Abstract - Zymoseptoria tritici is an ascomycete fungus that causes Septoria tritici leaf blotch disease, which is one of the most devastating diseases of wheat specially in Europe. The lack of molecular tools has withheld functional genomics and consequently has left extensive gaps in the knowledge of the biology of infection by Z. tritici. The current research was conducted to develop molecular tools in order to facilitate forward and reserves genetic screens in Z. tritici. These tools include CRISPR/Cas9 genome editing that could provide high frequency targeted genome manipulations, agrobacterium mediated transformation and UV-mutagenesis to characterize putative effector candidate genes in Z. tritici.
We tested the efficacy of CRISPR/Cas9 approach in Z. tritici targeting two non-essential genes, nitrate reductase (NiaD) and Orotidine 5/-phosphate decarboxylase (PyrG). We attempted different approaches to deliver Cas9-gRNA complex into Z. tritici but neither approach generated CRISPR generated mutations questioning the suitability of CRISPR/Cas9 genome editing in Z. tritici. In contrast, successful gene editing was observed in another necrotrophic fungus, Parastagonospora nodorum, with higher efficiencies targeting the Tox3 effector gene. These data highlight the significant potential that CRISPR/Cas9 has in improving reverse genetics in plant pathogenic fungi but also that its efficacy is dependent on the targeted pathogen.
We identified candidate genes based on in planta functional analysis, RNA sequencing and proteomics analysis from Z. tritici in Solomon lab. Agrobacterium-mediated transformation was used to check the involvement of these genes in pathogenicity and were functionally characterized and validated their role in disease caused by Z. tritici.

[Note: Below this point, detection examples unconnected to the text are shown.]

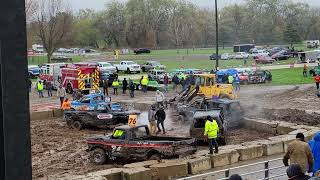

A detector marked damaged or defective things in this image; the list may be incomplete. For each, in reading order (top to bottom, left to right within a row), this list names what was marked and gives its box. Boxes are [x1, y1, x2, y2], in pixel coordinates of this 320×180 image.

demolished truck [85, 125, 196, 165]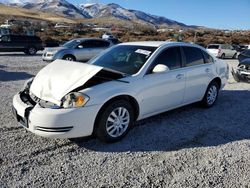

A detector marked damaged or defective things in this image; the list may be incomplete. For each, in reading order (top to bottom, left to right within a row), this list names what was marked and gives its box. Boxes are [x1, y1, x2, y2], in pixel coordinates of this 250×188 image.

crumpled hood [30, 59, 102, 105]
cracked headlight [61, 92, 90, 108]
damaged white car [12, 41, 229, 142]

Two of these candidate genes, Zt61 and Zt10 play a key role in virulence of Z. tritici which has been confirmed through in planta assays. Zt61 protein has a structure similarity to bacterial expansin protein and is responsible for chlorotic and necrotic activity when infiltrated into wheat. Mutation in its three amino acid residues results in a decrease in phenotype confirming their role in activity. Overall, the molecular tools developed in this study will facilitate large-scale functional genomic analysis to interrogate the biology of infection by Z. tritici.
Biography- I joined Peter Solomon lab as a PhD candidate in June 2016. Prior to my PhD, I was employed as a research assistant at Institute of Biotechnology and Genetic Engineering (IBGE) in Pakistan working on Sugarcane genetics. I studied a Bachelor of Science (Honours) and M.Phil degree in Biotechnology from IBGE, KPK, Pakistan.